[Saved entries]
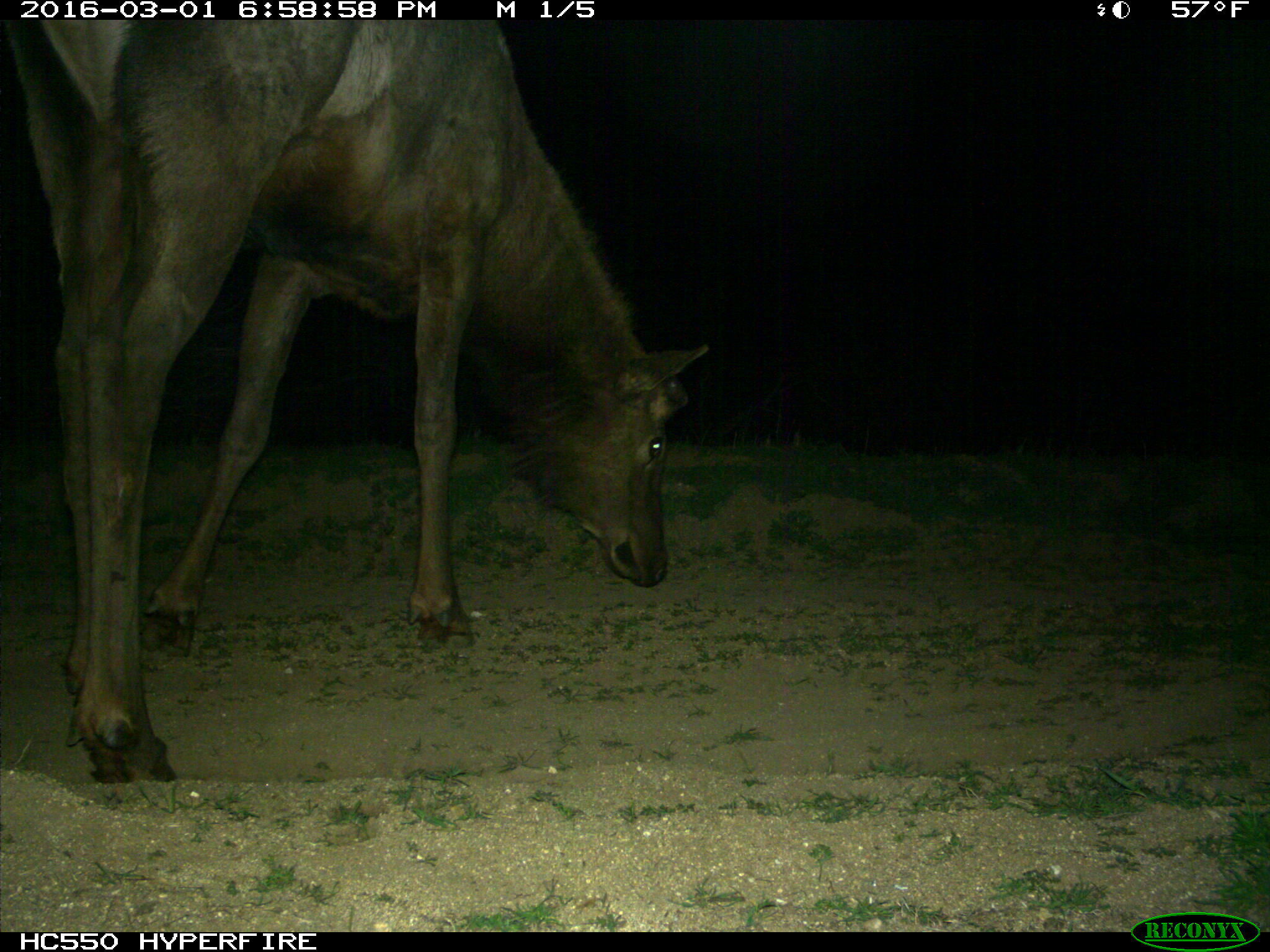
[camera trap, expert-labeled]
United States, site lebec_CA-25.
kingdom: Animalia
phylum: Chordata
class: Mammalia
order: Artiodactyla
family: Cervidae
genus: Cervus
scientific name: Cervus canadensis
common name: elk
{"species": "Cervus canadensis (elk)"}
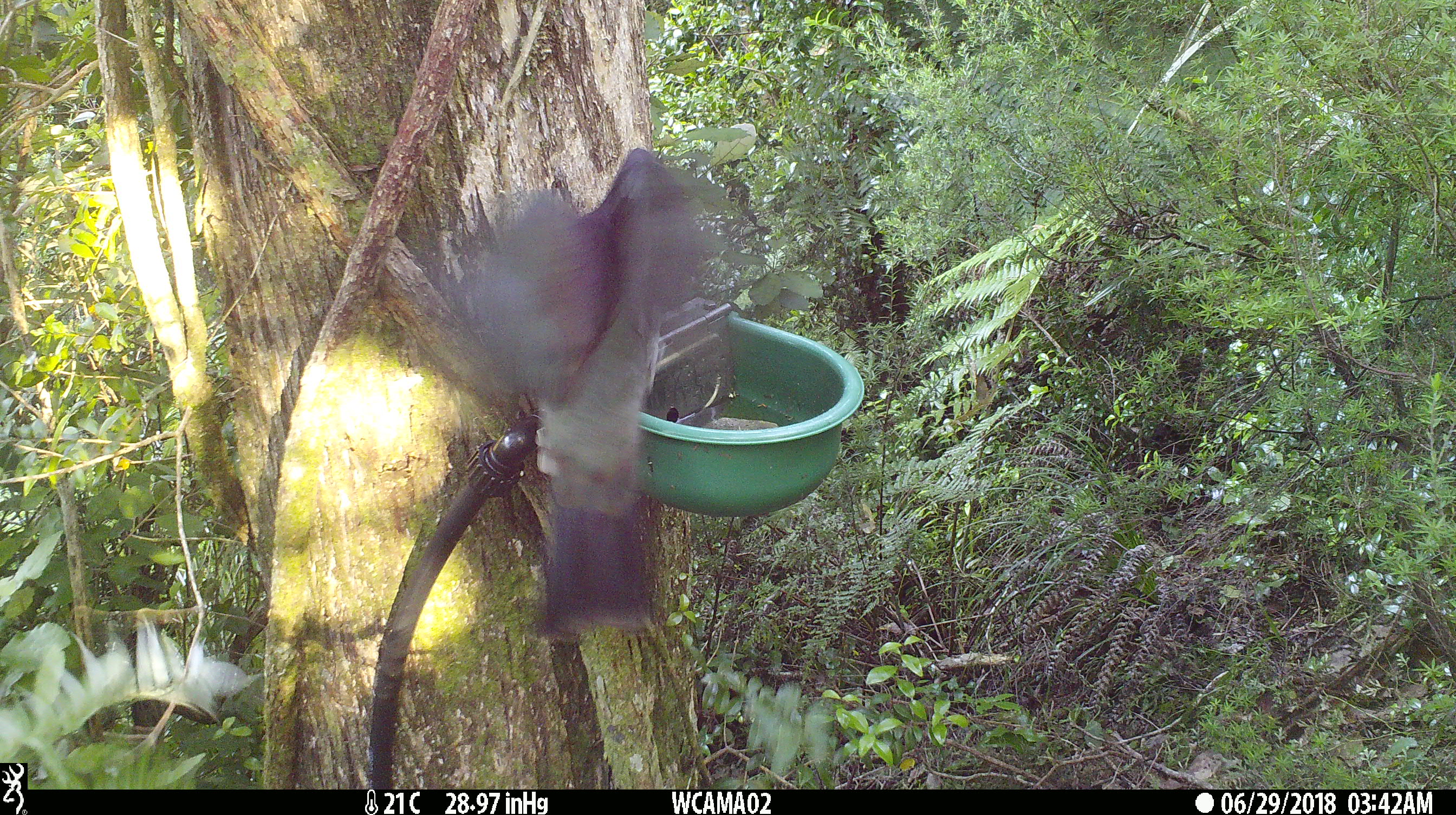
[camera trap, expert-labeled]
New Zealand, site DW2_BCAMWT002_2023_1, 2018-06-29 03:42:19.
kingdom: Animalia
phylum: Chordata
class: Aves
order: Columbiformes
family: Columbidae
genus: Hemiphaga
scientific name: Hemiphaga novaeseelandiae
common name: new zealand pigeon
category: kereru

# [Task item]
Word for word, return all the entries and skip their pictures.

# [Written answer]
[camera trap, expert-labeled]
United States, site lebec_CA-25.
kingdom: Animalia
phylum: Chordata
class: Mammalia
order: Artiodactyla
family: Cervidae
genus: Cervus
scientific name: Cervus canadensis
common name: elk
{"species": "Cervus canadensis (elk)"}
[camera trap, expert-labeled]
New Zealand, site DW2_BCAMWT002_2023_1, 2018-06-29 03:42:19.
kingdom: Animalia
phylum: Chordata
class: Aves
order: Columbiformes
family: Columbidae
genus: Hemiphaga
scientific name: Hemiphaga novaeseelandiae
common name: new zealand pigeon
category: kereru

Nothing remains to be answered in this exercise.